The meeting then shifted its lead to the voice of David Kennedy, who introduced AGT’s newly published strategy to eliminate the achievement gap in a Drafted Master Plan. This plan outlines, explains and identifies 17 key ingredients that are divided into two major categories of: conditions inside and outside of school, which will, in theory, bridge educational gaps. Kennedy explains that this Master Plan develops a “recipe, a kind of very poor analogy, but I do enjoy cooking … of all the components that are going to be needed to close and end the achievement gap in Connecticut.” The Master Plan includes teacher and administrative preparation guides and practices, grids on results and measurements, plan and policy recommendations, among many more strategies aimed at bridging the achievement gap.
Throughout the rollout of AGT’s Master Plan, I couldn’t help but relate it to Whatever It Takes, because the ideas and structures seemed to bounce back and forth among specialized education plans and central schooling models, practices and approaches, along the similar veins of Geoffrey Canada‘s thinking. Kennedy stressed how their plan’s “focus is not education reform, [it’s] about ending the achievement gap.” The plan is to intervene with families and provide early care and education, much like HCZ. However, Kennedy furthers that the “achievement and opportunity gap exists because of economic disparities,” which Connecticut has yet to report on. The plan describes the conditions that need to change inside of school, such as training teachers to address the achievement gap and how to engage English language learners, a curriculum that is designed to close educational gaps, and an investigation into the role of time over the course of both school days and summer vacations. These notions are coupled with the conditions that will need to change outside of school, which include early care and education, family engagement, affordable housing and addressing the issues and challenges of poverty.

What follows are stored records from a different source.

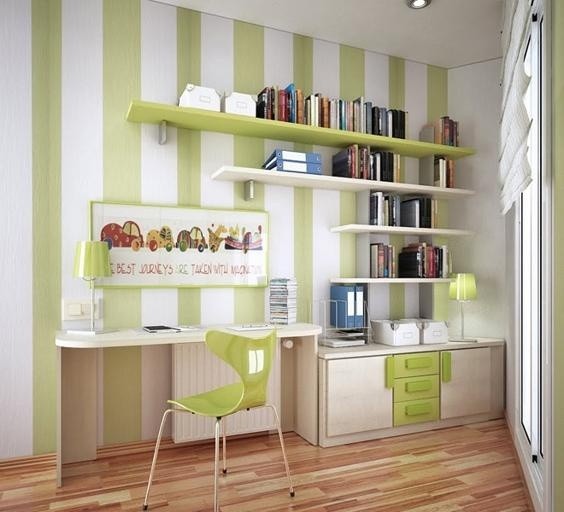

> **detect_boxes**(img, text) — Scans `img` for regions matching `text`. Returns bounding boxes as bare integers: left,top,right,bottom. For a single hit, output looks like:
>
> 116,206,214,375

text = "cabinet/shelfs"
125,98,477,284
318,338,505,448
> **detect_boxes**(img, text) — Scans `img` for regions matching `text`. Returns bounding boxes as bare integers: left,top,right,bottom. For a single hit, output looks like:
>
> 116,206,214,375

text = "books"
253,83,410,184
369,190,452,278
418,115,459,188
269,277,297,324
143,324,171,332
317,281,373,349
155,327,181,334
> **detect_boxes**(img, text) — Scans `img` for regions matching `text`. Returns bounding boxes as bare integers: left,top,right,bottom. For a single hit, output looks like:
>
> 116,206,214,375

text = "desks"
55,323,323,490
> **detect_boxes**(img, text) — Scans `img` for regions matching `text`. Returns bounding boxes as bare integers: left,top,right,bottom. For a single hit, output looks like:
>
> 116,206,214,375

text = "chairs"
142,328,294,512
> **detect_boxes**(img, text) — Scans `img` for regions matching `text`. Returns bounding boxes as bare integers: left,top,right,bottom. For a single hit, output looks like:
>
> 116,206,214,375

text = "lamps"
449,273,477,343
72,241,111,334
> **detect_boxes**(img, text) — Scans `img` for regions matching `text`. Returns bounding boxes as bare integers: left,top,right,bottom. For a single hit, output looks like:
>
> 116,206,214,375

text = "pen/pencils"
242,325,268,327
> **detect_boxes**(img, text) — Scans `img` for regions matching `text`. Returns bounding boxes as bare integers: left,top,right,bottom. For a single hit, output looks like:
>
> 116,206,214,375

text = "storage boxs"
371,319,420,347
178,84,221,112
401,317,448,345
220,91,258,117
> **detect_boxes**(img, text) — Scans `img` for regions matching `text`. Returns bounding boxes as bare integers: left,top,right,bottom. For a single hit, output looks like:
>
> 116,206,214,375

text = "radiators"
171,337,282,444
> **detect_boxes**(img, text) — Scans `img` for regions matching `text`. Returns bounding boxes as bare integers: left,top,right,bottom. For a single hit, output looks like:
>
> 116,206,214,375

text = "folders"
330,285,365,327
263,149,324,174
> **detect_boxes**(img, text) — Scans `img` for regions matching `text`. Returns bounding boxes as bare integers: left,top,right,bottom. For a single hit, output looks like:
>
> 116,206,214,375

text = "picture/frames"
90,201,270,289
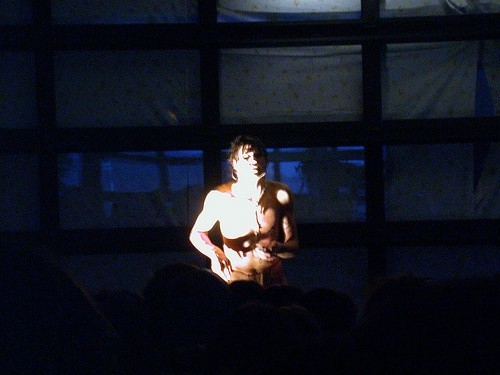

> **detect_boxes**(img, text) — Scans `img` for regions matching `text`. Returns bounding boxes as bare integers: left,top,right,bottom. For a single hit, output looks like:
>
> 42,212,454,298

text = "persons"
187,133,300,288
0,257,500,375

As the presentation-update came to a closure, it’s emphasized that the plan isn’t about education reform or failures in schoolhouses, it’s about recognizing that the achievement gap is a statewide and communitywide concern, and addresses and acknowledges the academic challenges in different communities through a broader lens. The AGT was very proud to announce the publication of their newly scripted plan because it was a product of hundreds of meetings over the past couple of years that includes four years of data input. Their ideas were very refreshing and uplifting, but will be interesting to see if this paper-based plan develops into Connecticut’s systemwide educational praxis.